Passage shown
## begin
The coal was gathered and brought to the surface in baskets, sleighs or wheeled boxes on rails, called “trams”; ponies were often used to pull these containers, and most main shafts were equipped with cranes of some sort.  On the surface the coal would be taken to “screens” to be graded as Cobbles, Nuts, Beans, Peas, Grains, Breakage and Duff.

The Swan, Wolfhill, Crettyard, and Newtown areas form the northern part of the Castlecomer Plateau. The main pits in the area were located at Modubeagh, Hollypark, Mullaghmore and Meeragh. The first pits were opened c.1740, and by 1845 the output from the Queen’s County Mines was valued at £78,000 with over 700 men employed.

Rossmore, further south, came into its own in the C20th. In the early years coal was distributed via Carlow railway station, and later big merchants would collect their own or have it delivered by the company’s two lorries that travelled the length and breadth of the country.

During WWII, with British supplies unavailable, the demand for Leinster coal increased; although fuel for domestic use was rationed, national “Gas Stations” used most of the large coal to generate power. Men came from as far away as Counties Roscommon, Mayo, Leitrim and Donegal to work in the coalmines, renting rooms from local families. Some stayed on and still live in the area.

The Castlecomer collieries in the C20th comprised the Deerpark (the largest opencast coalmines in Ireland), the Rock, the Jarrow, the Skehana and the Vera; the last was named after the eldest daughter of Capt. Richard Henry Prior-Wandesforde (1870 – 1956), known as Captain Dick, who sold land in Yorkshire to invest in improvements, including an aerial ropeway connecting the operations and (with British War Office subsidies) a local railway line for transporting both goods and passengers. The Wandesforde employees, numbering up to 1000, lived with their families in purpose-built accommodation on site, in Clogh, Moneenroe and nearby townlands, or in Castlecomer itself (in a quaint terrace of houses built for them on Kilkenny St). At peak production in the 1950’s, the pits were up to 700ft deep, with 11 miles of underground passages. 300 tons of coal a day were carried to a depot at Kilkenny station by regular trains (later replaced by lorries). However, geological “wash-outs” made the mines commercially untenable, and the last Wandesforde colliery finally closed with one week’s notice to its remaining 300 workers in 1969.

The collieries have left their mark on the landscape, but some former mining villages have vanished: of Bilboa, only the pretty Anglican church still exists, while not a trace remains of Moscow.

Militant Miners

 

In order to develop the first mines, coalminers were brought with their families from England and Wales. Many of these immigrants were almost as oppressed as their peasant neighbours, and became “more Irish than the Irish themselves“.

 

Later, local small farmers gradually began to work in the mines to “top up” their income. At first they worked over-ground, but soon got enticed underground because the money was relatively good. Eventually almost every household in the area had at least one male menber working at the mines.

 

Although their role in the 1798 Rebellion was undistinguished, the miners’ communities produced Rockite agitators in the 1820s, Trade Union organisers and nationalist activists later in the century, and Republican volunteers during the Troubles.
## end
Entries provided
## begin
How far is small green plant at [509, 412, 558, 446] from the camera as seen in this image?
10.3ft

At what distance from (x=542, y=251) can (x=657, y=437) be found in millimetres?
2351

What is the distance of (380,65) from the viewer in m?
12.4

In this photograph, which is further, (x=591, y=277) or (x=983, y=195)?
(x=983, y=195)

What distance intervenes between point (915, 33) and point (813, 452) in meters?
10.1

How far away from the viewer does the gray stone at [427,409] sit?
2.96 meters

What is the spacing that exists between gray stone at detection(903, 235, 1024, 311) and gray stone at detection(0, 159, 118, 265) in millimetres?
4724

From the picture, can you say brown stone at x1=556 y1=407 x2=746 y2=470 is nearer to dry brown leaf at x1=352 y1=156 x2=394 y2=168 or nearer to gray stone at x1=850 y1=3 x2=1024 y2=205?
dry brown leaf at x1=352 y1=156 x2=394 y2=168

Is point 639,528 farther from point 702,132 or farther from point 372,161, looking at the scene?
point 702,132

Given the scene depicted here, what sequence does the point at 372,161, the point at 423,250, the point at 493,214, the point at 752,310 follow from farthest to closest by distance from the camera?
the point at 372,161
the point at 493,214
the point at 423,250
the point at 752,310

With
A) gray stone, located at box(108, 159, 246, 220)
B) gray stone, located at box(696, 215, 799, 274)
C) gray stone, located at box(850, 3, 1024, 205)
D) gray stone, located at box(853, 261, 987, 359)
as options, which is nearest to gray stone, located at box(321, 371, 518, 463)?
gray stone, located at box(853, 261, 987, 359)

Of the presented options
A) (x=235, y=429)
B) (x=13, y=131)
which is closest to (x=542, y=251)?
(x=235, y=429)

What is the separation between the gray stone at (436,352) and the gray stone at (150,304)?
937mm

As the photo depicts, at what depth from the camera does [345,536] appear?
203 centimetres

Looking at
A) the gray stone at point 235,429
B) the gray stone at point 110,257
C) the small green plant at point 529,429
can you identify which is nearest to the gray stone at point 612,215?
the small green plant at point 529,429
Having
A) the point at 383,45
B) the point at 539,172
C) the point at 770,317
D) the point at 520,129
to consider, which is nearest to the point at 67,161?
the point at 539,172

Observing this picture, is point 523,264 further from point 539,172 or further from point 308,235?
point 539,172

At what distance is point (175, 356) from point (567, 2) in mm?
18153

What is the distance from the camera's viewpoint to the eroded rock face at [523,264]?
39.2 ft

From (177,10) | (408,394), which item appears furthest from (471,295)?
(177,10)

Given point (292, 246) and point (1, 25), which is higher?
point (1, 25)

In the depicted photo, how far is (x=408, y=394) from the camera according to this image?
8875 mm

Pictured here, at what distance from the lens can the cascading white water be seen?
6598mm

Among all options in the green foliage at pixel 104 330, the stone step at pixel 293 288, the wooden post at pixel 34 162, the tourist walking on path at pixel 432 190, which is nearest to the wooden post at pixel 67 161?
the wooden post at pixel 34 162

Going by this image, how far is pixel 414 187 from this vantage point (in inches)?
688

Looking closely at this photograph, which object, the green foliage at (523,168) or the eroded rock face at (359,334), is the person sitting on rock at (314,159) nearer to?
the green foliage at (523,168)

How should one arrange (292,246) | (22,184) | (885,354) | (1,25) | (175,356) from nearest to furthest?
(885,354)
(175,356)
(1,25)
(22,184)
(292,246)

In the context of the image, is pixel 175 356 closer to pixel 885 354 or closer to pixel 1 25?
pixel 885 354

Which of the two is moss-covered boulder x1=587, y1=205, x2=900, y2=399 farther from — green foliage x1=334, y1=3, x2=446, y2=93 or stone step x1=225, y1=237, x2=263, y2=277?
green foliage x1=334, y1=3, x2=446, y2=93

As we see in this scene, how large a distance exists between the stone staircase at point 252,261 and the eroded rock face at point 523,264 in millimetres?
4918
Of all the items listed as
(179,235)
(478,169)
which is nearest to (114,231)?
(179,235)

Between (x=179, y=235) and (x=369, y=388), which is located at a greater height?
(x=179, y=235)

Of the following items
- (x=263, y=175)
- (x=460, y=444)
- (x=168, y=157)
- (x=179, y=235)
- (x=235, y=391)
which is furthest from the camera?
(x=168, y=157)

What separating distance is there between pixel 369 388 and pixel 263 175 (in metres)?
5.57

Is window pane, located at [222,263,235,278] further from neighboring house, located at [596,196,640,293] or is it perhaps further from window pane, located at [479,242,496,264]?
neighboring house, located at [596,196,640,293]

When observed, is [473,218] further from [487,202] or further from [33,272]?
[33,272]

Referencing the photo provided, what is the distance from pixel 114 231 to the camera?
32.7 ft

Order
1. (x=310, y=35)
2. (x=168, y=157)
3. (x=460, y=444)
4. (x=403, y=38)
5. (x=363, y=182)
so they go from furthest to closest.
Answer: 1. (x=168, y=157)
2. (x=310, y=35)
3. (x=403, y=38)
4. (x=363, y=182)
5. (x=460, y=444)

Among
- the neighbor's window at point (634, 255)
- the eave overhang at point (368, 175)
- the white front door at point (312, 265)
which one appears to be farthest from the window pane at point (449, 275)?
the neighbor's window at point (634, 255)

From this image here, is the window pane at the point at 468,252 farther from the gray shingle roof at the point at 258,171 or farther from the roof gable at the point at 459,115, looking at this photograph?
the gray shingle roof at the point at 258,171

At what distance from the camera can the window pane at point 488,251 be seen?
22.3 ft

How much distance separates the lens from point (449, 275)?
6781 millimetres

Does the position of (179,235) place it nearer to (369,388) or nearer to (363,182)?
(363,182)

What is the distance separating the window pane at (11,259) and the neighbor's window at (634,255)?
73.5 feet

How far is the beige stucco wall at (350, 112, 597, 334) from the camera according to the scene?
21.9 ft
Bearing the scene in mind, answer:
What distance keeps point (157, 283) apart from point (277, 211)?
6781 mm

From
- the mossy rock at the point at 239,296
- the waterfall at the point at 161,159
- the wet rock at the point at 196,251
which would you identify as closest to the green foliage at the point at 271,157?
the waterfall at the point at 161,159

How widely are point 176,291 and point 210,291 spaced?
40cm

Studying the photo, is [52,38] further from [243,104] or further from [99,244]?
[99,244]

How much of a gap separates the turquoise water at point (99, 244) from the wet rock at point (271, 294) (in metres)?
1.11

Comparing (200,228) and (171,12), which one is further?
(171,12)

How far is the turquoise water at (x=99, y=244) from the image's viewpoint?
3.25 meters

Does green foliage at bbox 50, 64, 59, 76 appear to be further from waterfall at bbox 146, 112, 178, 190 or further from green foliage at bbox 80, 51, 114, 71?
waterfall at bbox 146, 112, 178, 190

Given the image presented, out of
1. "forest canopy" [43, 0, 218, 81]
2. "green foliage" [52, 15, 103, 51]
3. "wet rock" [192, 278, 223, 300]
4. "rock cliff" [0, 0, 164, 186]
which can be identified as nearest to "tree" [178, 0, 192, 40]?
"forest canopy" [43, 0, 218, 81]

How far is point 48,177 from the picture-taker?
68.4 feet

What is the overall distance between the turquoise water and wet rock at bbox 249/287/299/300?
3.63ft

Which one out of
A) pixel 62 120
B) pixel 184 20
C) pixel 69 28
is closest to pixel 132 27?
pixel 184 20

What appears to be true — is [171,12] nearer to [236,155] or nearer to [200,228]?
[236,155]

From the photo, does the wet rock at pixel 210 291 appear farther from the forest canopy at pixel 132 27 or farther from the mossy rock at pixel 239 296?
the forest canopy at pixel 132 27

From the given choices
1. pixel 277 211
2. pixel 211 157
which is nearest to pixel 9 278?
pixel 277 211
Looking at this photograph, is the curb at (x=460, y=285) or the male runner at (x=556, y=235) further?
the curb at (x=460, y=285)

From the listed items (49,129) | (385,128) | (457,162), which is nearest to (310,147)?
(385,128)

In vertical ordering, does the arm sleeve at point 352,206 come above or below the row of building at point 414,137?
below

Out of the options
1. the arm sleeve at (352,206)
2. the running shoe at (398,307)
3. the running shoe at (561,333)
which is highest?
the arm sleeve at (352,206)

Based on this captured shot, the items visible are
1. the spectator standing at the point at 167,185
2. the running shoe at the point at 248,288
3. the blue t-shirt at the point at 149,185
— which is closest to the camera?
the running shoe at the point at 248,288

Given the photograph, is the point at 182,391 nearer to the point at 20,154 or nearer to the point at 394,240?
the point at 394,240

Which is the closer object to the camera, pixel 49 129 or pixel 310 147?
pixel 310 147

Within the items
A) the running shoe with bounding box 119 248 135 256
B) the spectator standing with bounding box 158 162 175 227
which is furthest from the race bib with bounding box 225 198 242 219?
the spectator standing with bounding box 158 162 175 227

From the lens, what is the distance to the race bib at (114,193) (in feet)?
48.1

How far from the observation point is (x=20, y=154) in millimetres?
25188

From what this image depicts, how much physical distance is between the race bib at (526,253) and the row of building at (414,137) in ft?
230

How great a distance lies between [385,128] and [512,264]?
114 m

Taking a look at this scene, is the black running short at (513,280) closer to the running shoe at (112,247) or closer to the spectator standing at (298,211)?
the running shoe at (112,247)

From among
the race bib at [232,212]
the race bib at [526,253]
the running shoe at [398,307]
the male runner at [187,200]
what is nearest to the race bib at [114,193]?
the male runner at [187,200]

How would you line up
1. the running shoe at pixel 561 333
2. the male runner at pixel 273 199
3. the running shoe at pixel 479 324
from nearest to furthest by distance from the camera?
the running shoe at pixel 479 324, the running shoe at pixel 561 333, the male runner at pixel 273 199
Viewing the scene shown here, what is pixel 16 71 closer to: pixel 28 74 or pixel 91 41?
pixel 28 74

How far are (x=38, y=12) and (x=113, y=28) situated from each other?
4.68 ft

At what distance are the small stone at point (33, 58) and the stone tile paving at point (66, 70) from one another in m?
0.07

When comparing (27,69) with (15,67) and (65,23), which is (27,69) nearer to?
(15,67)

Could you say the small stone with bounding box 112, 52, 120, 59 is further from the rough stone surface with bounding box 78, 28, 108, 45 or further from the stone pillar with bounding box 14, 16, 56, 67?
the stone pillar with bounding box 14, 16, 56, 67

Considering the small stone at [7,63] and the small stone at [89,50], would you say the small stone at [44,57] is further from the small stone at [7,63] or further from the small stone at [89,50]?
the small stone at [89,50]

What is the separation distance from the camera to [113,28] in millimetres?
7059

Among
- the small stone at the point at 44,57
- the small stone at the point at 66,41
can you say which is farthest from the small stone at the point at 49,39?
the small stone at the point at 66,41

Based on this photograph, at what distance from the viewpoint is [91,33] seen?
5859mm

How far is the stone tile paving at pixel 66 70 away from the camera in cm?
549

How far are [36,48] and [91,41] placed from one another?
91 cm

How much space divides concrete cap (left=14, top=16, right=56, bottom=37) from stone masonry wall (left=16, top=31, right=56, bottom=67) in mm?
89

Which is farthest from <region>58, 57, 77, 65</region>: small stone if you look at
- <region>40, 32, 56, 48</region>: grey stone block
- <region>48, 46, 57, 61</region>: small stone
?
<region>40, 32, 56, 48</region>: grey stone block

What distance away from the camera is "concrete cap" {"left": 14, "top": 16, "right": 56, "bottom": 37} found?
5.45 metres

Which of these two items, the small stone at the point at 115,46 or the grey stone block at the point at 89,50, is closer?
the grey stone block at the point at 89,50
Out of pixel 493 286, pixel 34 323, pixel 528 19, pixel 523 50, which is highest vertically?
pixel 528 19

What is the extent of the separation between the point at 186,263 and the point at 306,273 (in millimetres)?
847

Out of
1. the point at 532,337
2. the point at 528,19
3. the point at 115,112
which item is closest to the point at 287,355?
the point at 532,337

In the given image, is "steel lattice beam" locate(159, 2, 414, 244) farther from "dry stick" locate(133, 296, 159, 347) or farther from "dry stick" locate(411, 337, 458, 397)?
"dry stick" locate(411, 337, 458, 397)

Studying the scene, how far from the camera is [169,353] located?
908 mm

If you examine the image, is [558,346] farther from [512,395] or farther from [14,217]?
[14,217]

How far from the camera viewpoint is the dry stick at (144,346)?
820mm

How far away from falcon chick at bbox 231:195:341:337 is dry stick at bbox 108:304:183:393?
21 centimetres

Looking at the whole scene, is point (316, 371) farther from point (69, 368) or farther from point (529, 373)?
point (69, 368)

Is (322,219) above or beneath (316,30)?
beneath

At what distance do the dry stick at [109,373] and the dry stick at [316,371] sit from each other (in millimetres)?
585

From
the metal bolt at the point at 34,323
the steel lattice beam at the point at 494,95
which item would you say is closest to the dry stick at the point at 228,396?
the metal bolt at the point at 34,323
## end
Exercise description
Condense the paragraph of the Leinster coal mining passage that begins "The Castlecomer collieries in the C20th" into a bulleted list of its main facts.

Output of the exercise
- In the 20th century, the Castlecomer collieries were the Deerpark (Ireland's largest opencast coalmines), the Rock, the Jarrow, the Skehana and the Vera.
- The Vera was named after the eldest daughter of Capt. Richard Henry Prior-Wandesforde (1870–1956), known as Captain Dick.
- He sold land in Yorkshire to fund improvements. These included an aerial ropeway linking the operations and a local railway for goods and passengers, subsidized by the British War Office.
- Up to 1000 Wandesforde employees and their families lived in purpose-built on-site housing, in Clogh, Moneenroe and nearby townlands, or in a terrace built for them on Kilkenny St in Castlecomer.
- At peak production in the 1950s, the pits reached 700ft deep, with 11 miles of underground passages.
- Trains, later replaced by lorries, carried 300 tons of coal a day to a depot at Kilkenny station.
- Geological "wash-outs" made the mines commercially untenable. The last Wandesforde colliery closed in 1969, giving its remaining 300 workers one week's notice.